--- START ---
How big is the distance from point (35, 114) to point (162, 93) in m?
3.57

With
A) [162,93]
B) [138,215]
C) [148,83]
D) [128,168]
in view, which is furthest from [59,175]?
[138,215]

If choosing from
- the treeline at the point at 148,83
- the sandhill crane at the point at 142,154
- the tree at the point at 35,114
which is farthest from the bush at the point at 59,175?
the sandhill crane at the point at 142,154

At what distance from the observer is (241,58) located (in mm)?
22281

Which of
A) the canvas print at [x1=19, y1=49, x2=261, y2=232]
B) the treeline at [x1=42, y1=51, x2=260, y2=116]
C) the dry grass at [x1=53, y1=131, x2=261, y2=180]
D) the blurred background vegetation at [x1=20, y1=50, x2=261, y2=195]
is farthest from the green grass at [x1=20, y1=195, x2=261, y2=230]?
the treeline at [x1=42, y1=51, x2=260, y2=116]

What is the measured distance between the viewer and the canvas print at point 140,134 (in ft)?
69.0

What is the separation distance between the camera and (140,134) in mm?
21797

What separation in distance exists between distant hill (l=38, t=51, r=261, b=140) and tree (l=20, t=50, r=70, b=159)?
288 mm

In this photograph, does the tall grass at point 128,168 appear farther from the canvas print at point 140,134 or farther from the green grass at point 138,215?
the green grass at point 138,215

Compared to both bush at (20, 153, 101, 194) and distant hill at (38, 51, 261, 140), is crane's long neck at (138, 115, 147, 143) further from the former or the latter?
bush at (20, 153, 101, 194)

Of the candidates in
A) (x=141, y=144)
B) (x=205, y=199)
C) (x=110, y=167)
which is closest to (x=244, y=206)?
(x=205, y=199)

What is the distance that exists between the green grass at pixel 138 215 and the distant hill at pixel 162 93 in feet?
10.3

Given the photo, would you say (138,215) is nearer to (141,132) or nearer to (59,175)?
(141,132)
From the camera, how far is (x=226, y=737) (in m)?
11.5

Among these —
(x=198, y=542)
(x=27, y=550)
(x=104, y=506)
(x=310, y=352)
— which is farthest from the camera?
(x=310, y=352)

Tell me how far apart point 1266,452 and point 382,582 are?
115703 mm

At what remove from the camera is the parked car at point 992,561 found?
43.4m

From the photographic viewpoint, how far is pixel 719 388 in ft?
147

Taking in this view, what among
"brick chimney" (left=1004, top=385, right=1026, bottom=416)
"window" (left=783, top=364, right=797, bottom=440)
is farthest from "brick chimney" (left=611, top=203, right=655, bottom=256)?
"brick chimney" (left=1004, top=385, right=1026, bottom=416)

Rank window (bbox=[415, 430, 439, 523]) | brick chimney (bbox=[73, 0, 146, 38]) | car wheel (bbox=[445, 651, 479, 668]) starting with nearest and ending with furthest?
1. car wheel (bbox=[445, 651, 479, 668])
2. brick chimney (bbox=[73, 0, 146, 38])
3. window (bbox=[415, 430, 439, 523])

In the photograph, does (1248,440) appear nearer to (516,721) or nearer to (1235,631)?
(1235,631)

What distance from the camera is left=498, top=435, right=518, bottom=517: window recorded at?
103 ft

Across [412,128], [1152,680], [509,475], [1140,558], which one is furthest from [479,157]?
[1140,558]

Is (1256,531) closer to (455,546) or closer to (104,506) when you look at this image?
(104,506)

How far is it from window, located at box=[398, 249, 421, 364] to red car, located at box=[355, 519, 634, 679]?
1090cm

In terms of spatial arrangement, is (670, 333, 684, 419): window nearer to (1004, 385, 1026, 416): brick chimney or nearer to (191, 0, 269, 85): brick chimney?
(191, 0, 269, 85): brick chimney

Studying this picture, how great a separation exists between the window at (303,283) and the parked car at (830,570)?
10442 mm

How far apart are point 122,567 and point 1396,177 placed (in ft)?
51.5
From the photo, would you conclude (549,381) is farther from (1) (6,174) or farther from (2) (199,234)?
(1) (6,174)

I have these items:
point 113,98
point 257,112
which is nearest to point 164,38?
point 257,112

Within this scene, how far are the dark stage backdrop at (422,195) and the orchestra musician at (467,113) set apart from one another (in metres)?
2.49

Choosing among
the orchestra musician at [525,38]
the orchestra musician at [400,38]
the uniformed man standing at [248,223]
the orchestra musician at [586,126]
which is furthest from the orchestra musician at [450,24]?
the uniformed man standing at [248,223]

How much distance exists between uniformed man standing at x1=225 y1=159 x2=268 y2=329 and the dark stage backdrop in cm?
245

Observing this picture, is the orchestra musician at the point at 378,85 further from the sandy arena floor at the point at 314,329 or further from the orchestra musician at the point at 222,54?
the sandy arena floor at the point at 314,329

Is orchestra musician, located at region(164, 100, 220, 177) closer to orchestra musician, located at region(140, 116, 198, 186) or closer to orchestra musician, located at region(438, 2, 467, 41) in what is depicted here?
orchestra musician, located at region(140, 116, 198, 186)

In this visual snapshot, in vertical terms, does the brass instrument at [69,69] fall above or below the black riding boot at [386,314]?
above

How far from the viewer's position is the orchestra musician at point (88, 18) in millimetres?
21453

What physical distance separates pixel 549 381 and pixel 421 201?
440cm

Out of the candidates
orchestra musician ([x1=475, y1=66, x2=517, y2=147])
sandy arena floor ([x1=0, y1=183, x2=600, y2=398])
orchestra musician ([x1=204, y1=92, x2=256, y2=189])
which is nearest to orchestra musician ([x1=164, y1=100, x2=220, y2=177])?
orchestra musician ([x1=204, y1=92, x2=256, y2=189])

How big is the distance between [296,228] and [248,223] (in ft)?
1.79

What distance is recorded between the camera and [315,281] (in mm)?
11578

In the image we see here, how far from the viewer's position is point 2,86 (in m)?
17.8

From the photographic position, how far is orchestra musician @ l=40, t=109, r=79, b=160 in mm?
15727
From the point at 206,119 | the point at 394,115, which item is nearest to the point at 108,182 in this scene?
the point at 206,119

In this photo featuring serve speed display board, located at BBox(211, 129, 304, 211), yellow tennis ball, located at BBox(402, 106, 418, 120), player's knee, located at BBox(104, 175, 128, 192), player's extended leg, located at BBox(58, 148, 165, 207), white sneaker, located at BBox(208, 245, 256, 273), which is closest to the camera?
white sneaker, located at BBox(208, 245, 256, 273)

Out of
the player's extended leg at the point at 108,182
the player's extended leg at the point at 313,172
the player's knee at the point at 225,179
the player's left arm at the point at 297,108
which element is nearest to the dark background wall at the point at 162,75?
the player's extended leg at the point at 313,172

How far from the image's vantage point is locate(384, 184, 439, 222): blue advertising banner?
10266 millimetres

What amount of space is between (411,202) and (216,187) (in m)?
--- END ---
Prompt: Can you pull out, word for word, everything from the line containing "How far from the image's" down to the end of the entries?

Result for this exercise:
How far from the image's vantage point is locate(384, 184, 439, 222): blue advertising banner?
10266 millimetres

What amount of space is between (411,202) and (216,187) (in m)?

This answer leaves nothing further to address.